*Problem details*
After locating the line with "joliot-curie_1976-b.jpg joliot-curie_1976-b.jpg" in the entries below, set down exactly that line and each one after it to the end, skipping pictures.

*Image-caption web data*

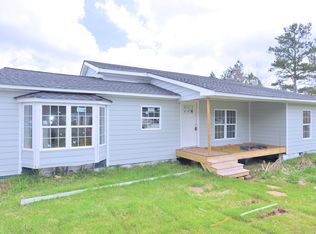 360 Old Cartersville Rd, Dallas, GA 30132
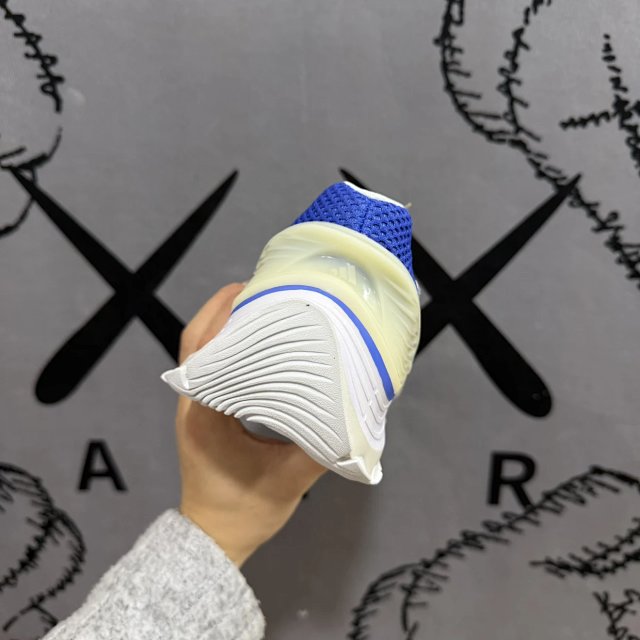 상품 이미지 3
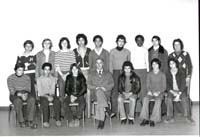 joliot-curie_1976-b.jpg joliot-curie_1976-b.jpg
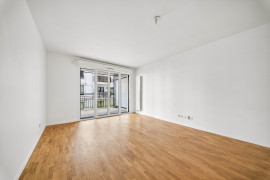 
                                                                                        Vente
                                                                                         Appartement 3 pièces avec balcon - Suresnes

*Completed task*
 joliot-curie_1976-b.jpg joliot-curie_1976-b.jpg
                                                                                        Vente
                                                                                         Appartement 3 pièces avec balcon - Suresnes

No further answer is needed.